Raumplanung

Kein See in Seewen: Die Gemeinde wartet immer noch auf ihr Gewässer

Vom Seewner See wurde eine Visualisierung erstellt. Gebaut wird er wohl noch lange nicht.

Die Pläne, den einstigen See zu revitalisieren, liegen brach. Der neue Gemeindepräsident steht dem Vorhaben skeptisch gegenüber.

Während es in Aesch mit dem Vorhaben, einen See zu errichten, vorwärts geht, herrscht in Seewen Stillstand. Die Pläne, einen ehemaligen See zu revitalisieren und als Publikumsmagnet zu nutzen, liegen auf Eis. Dabei wären die Voraussetzungen gegeben, um das Gewässer anzulegen.

Der Name der Gemeinde im Schwarzbubenland deutet es an: Hier existierte einst ein grösserer See. Der durch einen Bergsturz entstandene See erreichte eine Länge von zwei Kilometern und eine Tiefe von etwa zehn Metern. Im 16. Jahrhundert liessen die Einwohner das Wasser des Sees abfliessen, da sie die Mückenplagen im Sommer störten. Der See wurde nicht ganz trockengelegt, sondern es entstand ein Sumpf. Erst von 1919 bis 1923 führte man eine Drainage des Seebodens durch, damit das Land als Kulturland genutzt werden konnte.

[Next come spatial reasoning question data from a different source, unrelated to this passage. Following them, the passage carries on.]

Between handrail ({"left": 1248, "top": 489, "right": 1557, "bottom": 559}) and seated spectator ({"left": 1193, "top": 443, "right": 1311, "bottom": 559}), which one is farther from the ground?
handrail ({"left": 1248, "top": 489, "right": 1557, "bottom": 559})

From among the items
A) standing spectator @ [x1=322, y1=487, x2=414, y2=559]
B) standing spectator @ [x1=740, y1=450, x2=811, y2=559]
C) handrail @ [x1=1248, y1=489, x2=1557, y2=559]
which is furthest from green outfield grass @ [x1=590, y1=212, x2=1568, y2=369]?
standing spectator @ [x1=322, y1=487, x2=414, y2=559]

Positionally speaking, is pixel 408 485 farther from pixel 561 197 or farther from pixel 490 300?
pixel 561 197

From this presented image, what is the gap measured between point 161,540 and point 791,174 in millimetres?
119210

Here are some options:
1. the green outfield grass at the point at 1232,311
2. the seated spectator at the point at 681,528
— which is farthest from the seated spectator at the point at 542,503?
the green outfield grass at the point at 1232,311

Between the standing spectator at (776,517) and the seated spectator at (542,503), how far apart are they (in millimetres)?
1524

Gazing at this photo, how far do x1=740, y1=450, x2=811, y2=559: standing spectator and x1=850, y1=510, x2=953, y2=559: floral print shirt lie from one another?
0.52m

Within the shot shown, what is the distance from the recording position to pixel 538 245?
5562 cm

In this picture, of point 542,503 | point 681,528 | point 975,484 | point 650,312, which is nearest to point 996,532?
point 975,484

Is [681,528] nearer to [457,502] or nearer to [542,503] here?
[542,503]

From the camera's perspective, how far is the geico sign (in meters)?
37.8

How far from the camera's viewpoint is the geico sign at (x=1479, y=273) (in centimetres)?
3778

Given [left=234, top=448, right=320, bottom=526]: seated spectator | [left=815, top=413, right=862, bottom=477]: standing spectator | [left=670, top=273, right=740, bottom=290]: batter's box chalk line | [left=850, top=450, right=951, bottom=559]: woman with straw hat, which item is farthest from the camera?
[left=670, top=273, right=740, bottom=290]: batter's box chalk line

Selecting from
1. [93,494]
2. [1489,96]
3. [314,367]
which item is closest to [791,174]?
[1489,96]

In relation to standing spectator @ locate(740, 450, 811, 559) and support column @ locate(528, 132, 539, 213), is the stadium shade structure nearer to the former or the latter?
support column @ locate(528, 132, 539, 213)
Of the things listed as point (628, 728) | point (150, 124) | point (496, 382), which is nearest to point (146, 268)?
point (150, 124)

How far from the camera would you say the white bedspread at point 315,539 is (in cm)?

Machbarkeitsstudie ist mehr als ein Jahrzehnt alt

Seit Jahren gibt es Bestrebungen, den See wieder zu errichten. 2003 sprachen sich 67 Prozent der Bevölkerung für den See aus. Im selben Jahr ergab eine Machbarkeitsstudie, dass das Auffüllen des früheren Seegebiets nicht einmal zwei Monate dauern würde.

Auf Initiative des einstigen Seewner Gemeindepräsidenten und Geografen Philippe Weber wurde 2016 eine Bachelorarbeit über die Machbarkeit verfasst. Das Resultat war klar: «Hydrologisch wäre es möglich, einen See wieder aufzustauen», sagt Henning Lebrenz, der die Arbeit an der Fachhochschule Nordwestschweiz betreute, auf Anfrage. «Es regnet genug, sodass ausreichend Wasser vorhanden wäre.»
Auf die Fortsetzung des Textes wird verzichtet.